Barack Obama finds himself haunted by the '60s
Will the taint of the late 1960s and early '70s -- at least as it affects mainstream politics -- ever fade?
Barack Obama, who was grade-school age during the peak of the counter culture, could be excused for muttering that question to himself after Wednesday night's debate in Philadelphia on ABC-TV.
Throughout much of its first half, the faceoff with Hillary Clinton must have seemed like a root canal for him -- and no more so than when his links (however tenuous) to an extremist from the days when radicalism was often the norm on college campuses was explored.
As we noted in a running blog on the debate, questioners Charles Gibson and George Stephanopoulos were in a no-win situation. After a period when it seemed there was a debate every other day, almost two months had passed since the last one.
Gibson and Stephanopoulos could have ignored the various furors that have flared -- and been thoroughly covered -- over that time. But they would have been widely scorned had they done so.
So they raised the expected topics (and, as a result, have been widely scorned anyway): Rev. Jeremiah Wright's rants; the non-existent sniping in Bosnia; "bittergate."
The unexpected came when Stephanopoulos, under what he termed "the general theme of patriotism," asked Obama about "a gentleman named William Ayers (pictured above and, as a young man, below). He was part of the Weather Underground in the 1970s. They bombed the Pentagon, the Capitol, and other buildings. He's never apologized for that."
Ayers and his even more notorious wife, Bernadine Dohrn, were on the lam ...
from authorities for about 10 years. After various charges against them were either dropped or reduced, they became established parts of the progressive political scene in Chicago (both are college professors).
And they reside in Obama's neighborhood. Stephanopoulos noted that "an early organizing meeting for your state Senate campaign was held" at their house "and your campaign has said you are 'friendly.' "
He asked Obama to "explain that relationship for the voters and explain to Democrats why it won't be a problem?"
Obama, who a moment before had complained about "manufactured" issues, responded: "George ... this is an example of what I've been talking about. This is a guy who lives in my neighborhood, who's a professor of English in Chicago who I know and who I have not received some official endorsement from. He's not somebody who I exchange ideas from on a regular basis.
"And the notion that somehow as a consequence of me knowing somebody who engaged in detestable acts 40 years ago, when I was 8 years old, somehow reflects on me and my values doesn't make much sense, George."
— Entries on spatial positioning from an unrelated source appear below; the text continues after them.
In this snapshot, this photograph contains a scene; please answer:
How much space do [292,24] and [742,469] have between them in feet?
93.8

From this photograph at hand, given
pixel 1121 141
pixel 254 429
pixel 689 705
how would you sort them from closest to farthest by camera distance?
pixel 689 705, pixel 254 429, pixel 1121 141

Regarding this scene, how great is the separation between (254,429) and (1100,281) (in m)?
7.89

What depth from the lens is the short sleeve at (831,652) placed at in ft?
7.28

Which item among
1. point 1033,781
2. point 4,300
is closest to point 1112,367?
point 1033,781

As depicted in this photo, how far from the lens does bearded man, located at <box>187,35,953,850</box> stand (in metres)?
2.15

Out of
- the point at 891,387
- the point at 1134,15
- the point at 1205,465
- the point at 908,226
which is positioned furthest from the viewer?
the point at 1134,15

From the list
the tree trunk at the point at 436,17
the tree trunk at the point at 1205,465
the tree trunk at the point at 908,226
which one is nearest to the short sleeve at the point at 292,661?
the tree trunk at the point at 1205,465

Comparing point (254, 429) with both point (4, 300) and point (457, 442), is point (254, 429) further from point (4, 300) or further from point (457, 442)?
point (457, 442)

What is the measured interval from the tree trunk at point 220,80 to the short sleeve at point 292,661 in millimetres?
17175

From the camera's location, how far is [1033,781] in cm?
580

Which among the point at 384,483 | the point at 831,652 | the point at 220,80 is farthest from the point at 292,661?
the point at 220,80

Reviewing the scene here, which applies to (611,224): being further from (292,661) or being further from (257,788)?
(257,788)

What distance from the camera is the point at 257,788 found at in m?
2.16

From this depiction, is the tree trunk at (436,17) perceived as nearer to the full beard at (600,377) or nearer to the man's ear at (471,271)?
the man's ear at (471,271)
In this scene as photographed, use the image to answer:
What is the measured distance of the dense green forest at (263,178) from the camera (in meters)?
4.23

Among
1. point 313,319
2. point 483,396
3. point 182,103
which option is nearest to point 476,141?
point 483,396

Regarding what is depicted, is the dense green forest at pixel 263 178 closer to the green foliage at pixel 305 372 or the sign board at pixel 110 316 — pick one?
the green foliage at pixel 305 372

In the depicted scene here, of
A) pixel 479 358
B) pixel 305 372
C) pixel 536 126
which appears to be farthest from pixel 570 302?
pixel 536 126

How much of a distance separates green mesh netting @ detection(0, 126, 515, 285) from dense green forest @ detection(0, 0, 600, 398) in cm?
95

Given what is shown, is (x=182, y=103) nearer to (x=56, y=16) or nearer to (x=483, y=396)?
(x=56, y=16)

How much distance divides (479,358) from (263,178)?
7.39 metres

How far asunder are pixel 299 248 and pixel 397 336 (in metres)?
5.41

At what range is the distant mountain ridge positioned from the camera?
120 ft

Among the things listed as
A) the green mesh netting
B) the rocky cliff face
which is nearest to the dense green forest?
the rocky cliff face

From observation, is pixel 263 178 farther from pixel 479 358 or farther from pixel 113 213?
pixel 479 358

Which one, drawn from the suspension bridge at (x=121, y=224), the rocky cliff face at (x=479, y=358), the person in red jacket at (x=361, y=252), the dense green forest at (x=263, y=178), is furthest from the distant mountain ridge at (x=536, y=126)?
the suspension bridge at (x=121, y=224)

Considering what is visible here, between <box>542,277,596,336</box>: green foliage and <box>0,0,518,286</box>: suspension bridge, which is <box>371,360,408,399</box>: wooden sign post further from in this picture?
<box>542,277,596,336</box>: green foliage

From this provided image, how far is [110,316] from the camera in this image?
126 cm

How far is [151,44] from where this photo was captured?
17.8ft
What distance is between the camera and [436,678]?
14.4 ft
Obama had made his point and probably would have been well-advised to stop there. Instead, he struck a blow against bipartisanship by mentioning that he is friends with Sen. Tom Coburn of Oklahoma, who he termed "one of the most conservative Republicans" in the Senate and a politician who "once said that it might be appropriate to apply the death penalty to those who carried out abortions."
Continued Obama: "Do I need to apologize for Mr. Coburn's statements? Because I certainly don't agree with those, either.
"So this kind of game in which anybody who I know, regardless of how flimsy the relationship is, that somehow their ideas could be attributed to me, I think the American people are smarter than that. They're not going to suggest somehow that that is reflective of my views, because it obviously isn't."
Clinton, seeing an opening, went through it, noting that Obama had served with Ayers on the board of a philanthropic education foundation in Chicago. And she mentioned that an article about Ayers, in which he said he did not regret setting off bombs, happened to run in the New York Times on 9/11.
Her blow landed, she added: "I know Sen. Obama's a good man and I respect him greatly, but I think that this is an issue that certainly the Republicans will be raising."
Well, yes ... and now with her imprimatur.